[Task goal]
Read through the records. Copy each line that has the word "Tanzania".
--*--
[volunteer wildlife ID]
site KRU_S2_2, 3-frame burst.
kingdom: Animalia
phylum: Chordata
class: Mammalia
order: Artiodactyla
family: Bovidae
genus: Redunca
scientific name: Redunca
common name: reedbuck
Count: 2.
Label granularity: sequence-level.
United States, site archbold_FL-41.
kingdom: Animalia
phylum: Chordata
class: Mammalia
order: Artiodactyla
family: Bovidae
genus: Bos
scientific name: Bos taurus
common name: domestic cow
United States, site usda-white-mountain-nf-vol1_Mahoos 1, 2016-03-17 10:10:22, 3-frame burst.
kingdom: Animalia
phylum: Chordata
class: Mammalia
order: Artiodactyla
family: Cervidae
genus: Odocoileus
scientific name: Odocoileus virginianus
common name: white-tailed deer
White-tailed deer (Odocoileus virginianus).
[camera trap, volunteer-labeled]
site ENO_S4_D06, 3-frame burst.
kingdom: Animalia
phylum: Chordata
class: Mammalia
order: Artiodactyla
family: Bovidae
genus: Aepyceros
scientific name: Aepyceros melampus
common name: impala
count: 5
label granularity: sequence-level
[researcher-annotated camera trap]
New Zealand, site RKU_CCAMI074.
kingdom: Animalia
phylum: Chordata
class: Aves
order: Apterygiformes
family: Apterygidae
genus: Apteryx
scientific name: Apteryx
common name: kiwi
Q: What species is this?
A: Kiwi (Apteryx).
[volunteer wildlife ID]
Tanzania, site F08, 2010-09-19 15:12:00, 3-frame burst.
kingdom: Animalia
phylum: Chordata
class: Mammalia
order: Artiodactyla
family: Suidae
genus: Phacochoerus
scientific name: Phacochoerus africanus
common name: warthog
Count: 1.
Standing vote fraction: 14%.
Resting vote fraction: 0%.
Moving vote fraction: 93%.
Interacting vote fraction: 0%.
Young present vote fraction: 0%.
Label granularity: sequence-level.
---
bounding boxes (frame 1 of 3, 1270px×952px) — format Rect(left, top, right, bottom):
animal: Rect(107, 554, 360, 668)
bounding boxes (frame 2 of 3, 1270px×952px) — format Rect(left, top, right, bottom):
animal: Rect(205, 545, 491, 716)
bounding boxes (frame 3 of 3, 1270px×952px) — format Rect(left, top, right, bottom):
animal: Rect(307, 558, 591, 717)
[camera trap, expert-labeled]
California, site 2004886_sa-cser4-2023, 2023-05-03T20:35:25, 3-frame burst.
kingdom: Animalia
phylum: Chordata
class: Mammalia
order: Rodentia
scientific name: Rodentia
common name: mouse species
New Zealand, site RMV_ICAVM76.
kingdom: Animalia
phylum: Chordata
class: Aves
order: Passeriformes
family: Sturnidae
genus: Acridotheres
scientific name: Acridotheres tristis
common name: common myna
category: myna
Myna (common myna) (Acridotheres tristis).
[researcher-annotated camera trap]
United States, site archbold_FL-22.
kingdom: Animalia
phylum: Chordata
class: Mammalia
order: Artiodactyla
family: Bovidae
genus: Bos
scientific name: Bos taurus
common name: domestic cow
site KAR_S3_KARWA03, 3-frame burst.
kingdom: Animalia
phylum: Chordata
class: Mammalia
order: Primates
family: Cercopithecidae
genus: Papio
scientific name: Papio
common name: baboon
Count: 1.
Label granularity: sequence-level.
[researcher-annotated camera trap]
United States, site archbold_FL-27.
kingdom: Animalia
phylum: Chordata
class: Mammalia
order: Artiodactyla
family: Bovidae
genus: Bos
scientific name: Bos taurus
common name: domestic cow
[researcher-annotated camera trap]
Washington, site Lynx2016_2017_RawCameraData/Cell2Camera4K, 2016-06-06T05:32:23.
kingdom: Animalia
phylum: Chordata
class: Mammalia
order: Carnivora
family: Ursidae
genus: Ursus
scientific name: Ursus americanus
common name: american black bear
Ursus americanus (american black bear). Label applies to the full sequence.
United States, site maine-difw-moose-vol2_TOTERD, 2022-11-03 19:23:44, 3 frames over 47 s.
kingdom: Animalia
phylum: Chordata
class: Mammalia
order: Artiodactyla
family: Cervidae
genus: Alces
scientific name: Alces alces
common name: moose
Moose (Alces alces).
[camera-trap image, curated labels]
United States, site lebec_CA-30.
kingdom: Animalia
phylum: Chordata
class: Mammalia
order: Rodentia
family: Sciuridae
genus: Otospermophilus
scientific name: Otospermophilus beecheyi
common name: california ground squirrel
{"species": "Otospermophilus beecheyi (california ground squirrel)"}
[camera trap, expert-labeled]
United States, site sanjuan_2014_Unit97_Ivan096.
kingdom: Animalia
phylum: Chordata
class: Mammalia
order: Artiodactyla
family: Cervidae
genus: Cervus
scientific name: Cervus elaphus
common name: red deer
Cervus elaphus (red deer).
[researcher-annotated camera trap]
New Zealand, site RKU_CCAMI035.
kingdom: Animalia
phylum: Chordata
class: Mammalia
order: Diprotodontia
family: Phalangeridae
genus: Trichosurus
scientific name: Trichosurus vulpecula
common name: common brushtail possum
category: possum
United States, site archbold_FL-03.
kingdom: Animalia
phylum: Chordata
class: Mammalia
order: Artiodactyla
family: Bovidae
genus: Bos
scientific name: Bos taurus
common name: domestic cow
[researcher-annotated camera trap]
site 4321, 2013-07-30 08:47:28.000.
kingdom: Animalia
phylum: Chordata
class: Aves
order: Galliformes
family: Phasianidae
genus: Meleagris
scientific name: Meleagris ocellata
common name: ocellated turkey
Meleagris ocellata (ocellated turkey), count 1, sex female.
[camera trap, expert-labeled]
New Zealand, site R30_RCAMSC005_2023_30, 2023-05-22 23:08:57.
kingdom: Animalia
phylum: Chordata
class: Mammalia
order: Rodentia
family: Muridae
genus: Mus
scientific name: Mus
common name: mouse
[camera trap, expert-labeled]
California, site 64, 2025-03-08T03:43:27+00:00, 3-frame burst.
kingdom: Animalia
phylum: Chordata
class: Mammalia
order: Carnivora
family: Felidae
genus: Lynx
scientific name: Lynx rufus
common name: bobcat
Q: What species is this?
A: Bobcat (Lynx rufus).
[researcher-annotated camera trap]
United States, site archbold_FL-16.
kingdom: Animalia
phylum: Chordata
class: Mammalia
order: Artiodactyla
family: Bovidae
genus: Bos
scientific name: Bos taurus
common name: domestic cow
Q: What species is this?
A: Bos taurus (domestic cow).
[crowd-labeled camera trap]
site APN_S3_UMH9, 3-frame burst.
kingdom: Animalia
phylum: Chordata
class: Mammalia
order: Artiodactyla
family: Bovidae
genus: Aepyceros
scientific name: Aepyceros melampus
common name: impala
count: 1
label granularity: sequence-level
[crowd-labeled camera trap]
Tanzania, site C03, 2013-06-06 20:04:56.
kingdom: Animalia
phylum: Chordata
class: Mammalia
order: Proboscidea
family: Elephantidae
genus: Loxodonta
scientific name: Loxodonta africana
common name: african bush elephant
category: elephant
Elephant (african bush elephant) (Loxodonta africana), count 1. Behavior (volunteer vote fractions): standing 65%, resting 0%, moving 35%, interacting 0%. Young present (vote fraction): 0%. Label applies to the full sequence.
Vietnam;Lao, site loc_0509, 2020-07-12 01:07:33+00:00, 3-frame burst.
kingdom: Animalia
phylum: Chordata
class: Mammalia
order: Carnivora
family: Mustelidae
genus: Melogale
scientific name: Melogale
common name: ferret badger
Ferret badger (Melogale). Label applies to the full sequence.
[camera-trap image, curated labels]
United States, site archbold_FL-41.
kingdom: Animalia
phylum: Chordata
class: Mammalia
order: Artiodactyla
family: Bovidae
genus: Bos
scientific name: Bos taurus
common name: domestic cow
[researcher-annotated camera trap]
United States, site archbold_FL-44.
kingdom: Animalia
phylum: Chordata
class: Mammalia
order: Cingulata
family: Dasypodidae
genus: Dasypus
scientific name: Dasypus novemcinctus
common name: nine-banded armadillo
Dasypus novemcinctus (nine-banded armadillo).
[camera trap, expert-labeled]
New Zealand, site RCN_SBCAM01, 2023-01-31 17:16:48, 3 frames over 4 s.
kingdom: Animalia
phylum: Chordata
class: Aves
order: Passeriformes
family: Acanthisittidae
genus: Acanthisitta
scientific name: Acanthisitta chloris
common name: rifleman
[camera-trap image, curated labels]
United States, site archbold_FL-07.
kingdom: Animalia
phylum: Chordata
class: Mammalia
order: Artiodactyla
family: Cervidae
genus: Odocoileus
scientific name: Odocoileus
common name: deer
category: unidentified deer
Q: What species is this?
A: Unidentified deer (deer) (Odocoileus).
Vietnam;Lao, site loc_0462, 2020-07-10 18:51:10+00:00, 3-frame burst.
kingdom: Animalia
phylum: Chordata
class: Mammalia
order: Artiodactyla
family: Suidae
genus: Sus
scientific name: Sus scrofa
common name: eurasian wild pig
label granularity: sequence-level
--*--
[Answer space]
Tanzania, site F08, 2010-09-19 15:12:00, 3-frame burst.
Tanzania, site C03, 2013-06-06 20:04:56.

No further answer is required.